Any idea on this design choice? when I ask to list ignored files, and some
are not listed, then it feels like bug. Or in this case a bad design
On Mon, Mar 25, 2013 at 2:02 PM, Thomas Ferris Nicolaisen
> On Monday, March 25, 2013 11:43:21 AM UTC+1, Jeroen De Vlieger wrote:
>> lets create a new git repo
>> $ mkdir testRepo
>> $ cd testRepo
>> $ mkdir dirWithOnlyIgnoredFiles
>> $ touch dirWithOnlyIgnoredFiles/foo.**log
>> $ touch test.txt
>> $ touch main.log
>> $ git init
>> now lets ignore the log files
>> $ echo '*.log' > .gitignore
>> stage all non-ignored files and creat a commit
>> $ git add .
>> $ git commit -m 'foo'
>> now lets list the ignore files
>> $ git status --ignored
>> # On branch master
>> # Ignored files:
>> # (use "git add -f <file>..." to include in what will be committed)
>> # main.log
>> nothing to commit (working directory clean)

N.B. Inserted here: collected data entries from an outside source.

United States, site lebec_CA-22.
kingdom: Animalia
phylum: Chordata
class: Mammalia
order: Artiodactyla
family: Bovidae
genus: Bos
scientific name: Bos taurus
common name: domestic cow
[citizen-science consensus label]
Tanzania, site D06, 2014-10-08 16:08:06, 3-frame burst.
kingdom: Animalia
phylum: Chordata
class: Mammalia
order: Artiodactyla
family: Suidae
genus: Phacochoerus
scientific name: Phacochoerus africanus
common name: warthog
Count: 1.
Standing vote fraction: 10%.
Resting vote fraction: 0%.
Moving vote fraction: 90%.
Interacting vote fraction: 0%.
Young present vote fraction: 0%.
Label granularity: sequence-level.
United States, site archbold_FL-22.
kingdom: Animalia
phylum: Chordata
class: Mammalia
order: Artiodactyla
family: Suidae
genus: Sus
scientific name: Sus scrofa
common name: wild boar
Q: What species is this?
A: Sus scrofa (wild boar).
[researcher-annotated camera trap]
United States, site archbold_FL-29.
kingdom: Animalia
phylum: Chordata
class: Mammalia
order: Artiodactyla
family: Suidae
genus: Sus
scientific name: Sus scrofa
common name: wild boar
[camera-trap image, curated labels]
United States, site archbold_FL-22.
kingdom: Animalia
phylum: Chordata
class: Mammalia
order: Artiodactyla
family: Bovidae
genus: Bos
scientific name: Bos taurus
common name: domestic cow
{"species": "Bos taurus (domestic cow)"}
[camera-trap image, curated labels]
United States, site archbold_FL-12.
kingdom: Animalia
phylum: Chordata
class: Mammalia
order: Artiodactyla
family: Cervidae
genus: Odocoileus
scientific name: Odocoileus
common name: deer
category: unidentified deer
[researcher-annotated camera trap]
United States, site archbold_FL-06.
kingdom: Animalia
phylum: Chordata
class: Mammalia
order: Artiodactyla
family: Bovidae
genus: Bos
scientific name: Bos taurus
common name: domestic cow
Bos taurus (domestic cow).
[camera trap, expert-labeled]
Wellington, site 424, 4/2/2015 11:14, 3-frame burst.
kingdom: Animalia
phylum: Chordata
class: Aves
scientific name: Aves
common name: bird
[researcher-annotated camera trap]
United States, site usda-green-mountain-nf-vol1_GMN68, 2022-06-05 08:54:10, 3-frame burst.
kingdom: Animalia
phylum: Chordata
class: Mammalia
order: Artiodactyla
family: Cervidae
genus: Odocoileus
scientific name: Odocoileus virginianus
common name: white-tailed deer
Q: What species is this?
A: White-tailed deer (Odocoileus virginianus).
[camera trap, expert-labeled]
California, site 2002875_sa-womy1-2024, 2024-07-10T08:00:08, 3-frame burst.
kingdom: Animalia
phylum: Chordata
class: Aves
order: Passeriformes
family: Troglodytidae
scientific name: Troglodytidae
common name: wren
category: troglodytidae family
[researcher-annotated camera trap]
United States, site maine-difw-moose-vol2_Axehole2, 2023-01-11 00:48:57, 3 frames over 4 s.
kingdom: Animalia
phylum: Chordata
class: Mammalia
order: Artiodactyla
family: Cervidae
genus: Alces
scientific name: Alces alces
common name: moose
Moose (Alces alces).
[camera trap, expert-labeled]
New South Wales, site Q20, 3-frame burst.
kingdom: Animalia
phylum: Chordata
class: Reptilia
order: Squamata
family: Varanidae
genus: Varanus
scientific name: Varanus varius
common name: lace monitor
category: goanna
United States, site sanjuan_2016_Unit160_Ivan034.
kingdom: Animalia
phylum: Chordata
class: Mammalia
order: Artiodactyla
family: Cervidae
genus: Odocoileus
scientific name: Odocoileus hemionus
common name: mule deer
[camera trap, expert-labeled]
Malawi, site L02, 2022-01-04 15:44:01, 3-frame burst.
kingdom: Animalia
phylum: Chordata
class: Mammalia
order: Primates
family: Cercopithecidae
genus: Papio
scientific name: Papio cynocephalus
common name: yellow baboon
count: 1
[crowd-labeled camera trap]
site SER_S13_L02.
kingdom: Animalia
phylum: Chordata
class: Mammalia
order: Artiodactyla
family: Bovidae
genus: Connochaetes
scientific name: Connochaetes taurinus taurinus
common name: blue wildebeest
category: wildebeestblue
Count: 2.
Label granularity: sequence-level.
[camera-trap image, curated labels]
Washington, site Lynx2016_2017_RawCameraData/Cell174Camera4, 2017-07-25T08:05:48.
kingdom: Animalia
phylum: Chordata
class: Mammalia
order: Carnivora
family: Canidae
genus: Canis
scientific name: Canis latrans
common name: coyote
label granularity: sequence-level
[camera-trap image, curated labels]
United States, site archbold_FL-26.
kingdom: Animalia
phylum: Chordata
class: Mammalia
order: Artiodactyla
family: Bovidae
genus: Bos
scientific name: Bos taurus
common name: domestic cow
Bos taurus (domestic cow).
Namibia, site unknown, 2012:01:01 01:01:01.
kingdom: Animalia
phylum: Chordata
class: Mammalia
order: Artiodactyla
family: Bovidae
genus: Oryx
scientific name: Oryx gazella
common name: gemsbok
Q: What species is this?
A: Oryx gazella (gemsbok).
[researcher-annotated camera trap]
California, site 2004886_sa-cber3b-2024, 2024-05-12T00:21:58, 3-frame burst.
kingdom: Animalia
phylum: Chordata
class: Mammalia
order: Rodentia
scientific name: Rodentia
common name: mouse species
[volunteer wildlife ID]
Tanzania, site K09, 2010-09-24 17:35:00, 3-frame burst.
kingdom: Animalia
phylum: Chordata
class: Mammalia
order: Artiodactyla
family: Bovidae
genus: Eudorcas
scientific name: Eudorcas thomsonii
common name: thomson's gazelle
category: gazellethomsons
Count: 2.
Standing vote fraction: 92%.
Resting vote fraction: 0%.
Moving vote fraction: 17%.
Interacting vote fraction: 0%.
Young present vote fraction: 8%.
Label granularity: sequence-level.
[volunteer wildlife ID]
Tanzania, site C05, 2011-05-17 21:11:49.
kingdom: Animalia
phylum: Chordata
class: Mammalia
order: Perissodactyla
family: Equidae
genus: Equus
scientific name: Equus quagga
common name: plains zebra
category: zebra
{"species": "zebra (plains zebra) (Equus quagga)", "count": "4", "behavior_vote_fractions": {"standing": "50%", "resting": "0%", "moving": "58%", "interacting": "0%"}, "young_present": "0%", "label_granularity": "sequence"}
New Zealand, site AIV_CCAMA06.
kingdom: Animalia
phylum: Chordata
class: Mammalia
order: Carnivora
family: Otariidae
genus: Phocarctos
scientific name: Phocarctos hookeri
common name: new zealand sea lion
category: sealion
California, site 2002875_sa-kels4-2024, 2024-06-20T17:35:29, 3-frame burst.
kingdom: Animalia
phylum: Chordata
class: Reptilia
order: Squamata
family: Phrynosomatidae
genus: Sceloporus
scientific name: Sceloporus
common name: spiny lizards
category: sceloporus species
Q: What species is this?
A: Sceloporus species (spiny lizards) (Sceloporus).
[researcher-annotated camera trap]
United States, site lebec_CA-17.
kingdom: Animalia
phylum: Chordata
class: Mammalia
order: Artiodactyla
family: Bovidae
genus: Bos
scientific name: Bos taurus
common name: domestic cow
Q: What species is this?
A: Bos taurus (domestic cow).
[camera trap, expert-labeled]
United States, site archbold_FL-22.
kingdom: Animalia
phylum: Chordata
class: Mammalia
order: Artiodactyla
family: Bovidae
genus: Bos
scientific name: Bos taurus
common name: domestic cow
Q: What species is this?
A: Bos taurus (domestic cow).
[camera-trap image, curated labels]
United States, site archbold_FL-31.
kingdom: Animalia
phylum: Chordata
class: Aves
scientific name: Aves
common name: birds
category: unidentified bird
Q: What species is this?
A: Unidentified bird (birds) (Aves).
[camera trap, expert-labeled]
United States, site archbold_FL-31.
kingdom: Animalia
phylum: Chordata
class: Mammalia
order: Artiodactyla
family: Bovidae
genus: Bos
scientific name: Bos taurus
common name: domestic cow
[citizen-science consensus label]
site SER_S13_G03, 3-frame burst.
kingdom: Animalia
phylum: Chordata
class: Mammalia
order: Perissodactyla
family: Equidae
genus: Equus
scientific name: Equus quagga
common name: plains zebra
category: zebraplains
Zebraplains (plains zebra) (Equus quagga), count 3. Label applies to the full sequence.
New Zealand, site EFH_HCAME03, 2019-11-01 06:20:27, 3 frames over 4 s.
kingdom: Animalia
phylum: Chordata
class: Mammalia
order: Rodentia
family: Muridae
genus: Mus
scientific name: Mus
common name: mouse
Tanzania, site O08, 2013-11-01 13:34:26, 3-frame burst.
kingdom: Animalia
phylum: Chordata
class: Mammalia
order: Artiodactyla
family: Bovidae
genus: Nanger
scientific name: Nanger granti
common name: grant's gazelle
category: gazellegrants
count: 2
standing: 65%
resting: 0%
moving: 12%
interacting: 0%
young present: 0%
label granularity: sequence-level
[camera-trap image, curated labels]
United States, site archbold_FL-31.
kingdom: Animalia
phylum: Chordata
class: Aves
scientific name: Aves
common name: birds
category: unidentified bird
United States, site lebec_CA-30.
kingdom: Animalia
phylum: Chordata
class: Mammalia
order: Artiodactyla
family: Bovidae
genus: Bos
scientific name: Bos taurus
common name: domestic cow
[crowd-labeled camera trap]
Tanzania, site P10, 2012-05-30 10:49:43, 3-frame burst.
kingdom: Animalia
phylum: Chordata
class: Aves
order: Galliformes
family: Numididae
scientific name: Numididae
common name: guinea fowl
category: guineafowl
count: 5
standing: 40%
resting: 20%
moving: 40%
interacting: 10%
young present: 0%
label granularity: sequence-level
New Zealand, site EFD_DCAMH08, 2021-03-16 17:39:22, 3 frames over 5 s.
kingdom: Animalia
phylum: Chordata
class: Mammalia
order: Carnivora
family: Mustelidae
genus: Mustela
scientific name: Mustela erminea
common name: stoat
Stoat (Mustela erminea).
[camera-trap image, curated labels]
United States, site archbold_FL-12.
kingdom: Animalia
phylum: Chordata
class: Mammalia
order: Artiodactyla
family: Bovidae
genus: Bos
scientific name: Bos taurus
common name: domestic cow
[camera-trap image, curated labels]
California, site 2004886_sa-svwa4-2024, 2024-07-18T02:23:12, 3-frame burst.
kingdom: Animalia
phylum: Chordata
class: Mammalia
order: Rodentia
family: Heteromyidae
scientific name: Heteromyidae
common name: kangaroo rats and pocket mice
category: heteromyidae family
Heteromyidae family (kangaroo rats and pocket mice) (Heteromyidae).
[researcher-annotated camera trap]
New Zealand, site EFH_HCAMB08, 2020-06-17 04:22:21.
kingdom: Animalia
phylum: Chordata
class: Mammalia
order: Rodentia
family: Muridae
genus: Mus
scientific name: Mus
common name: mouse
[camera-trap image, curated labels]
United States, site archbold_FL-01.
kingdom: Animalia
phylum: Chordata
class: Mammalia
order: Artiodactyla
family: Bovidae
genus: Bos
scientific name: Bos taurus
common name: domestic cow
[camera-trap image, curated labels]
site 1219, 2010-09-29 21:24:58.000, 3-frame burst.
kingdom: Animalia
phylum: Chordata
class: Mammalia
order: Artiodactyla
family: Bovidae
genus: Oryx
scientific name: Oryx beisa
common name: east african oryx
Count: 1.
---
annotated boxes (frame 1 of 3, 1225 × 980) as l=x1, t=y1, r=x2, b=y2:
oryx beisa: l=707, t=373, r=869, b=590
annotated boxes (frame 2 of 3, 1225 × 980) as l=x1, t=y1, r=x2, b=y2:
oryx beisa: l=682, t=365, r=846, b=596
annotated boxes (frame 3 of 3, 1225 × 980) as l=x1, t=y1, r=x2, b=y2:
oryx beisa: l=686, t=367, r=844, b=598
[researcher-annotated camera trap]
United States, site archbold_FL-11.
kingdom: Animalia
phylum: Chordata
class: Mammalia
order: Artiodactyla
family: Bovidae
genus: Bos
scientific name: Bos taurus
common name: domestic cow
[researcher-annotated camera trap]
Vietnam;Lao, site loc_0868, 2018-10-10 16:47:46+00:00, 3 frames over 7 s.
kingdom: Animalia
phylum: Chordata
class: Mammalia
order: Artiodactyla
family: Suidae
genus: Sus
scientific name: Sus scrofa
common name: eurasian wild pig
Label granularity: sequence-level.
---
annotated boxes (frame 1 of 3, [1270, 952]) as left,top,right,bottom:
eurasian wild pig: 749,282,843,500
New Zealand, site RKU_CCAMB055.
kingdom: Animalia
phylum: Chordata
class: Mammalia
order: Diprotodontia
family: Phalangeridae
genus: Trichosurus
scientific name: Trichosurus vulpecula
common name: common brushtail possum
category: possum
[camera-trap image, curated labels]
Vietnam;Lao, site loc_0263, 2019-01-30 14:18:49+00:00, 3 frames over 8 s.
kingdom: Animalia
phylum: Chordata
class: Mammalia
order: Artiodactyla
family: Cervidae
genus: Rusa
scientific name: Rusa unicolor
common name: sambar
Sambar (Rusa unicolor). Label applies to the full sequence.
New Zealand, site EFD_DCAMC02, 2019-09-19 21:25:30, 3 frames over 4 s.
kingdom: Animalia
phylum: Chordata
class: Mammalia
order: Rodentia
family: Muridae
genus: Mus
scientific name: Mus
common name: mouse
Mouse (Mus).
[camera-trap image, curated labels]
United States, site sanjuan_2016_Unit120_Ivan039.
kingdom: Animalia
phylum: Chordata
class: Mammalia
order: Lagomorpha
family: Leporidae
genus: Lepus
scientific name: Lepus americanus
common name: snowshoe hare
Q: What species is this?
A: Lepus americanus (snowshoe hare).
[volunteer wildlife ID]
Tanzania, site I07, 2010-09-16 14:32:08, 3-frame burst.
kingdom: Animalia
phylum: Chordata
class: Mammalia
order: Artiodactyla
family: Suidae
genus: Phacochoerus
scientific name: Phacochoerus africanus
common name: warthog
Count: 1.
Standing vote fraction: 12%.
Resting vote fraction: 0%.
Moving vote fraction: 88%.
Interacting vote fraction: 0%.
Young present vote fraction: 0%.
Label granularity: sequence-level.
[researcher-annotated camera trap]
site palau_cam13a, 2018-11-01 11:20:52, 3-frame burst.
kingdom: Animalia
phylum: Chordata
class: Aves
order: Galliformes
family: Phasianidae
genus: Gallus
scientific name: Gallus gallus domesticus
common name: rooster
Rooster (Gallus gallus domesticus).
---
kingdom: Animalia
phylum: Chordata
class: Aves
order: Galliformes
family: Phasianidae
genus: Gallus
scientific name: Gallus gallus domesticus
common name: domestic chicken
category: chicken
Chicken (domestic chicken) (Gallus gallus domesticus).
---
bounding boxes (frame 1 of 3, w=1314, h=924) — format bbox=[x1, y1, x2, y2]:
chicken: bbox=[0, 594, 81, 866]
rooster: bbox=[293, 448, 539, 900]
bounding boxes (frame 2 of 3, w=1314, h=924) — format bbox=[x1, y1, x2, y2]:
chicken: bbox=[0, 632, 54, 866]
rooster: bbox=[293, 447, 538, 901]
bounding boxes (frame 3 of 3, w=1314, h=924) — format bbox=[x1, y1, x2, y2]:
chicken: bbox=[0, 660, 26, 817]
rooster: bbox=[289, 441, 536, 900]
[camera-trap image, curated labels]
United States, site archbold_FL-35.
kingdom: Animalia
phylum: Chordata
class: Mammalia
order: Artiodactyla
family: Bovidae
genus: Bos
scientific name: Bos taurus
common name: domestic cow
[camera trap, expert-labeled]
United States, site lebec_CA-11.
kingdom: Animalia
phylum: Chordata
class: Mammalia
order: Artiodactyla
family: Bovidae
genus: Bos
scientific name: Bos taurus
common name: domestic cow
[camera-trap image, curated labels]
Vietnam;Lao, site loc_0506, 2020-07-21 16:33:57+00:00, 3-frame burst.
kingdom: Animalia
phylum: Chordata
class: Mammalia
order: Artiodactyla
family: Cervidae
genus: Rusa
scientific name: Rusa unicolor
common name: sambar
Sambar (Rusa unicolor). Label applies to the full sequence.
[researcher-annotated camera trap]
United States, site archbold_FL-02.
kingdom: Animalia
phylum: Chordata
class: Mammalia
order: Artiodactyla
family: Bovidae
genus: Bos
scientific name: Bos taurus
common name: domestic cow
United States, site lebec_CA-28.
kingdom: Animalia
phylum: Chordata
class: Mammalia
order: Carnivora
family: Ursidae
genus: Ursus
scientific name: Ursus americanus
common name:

>> Note the the log file in the 'dirWithOnlyIgnoredFiles' is *not* listed,
>> although I would presume that it is indeed an ignored file.
>> What happened here?
> Git ignores empty directories (by design). A directory with only ignored
> files is also counted as being empty. Hence, when you add a non-ignored
> file inside the directory, the directory gets noticed.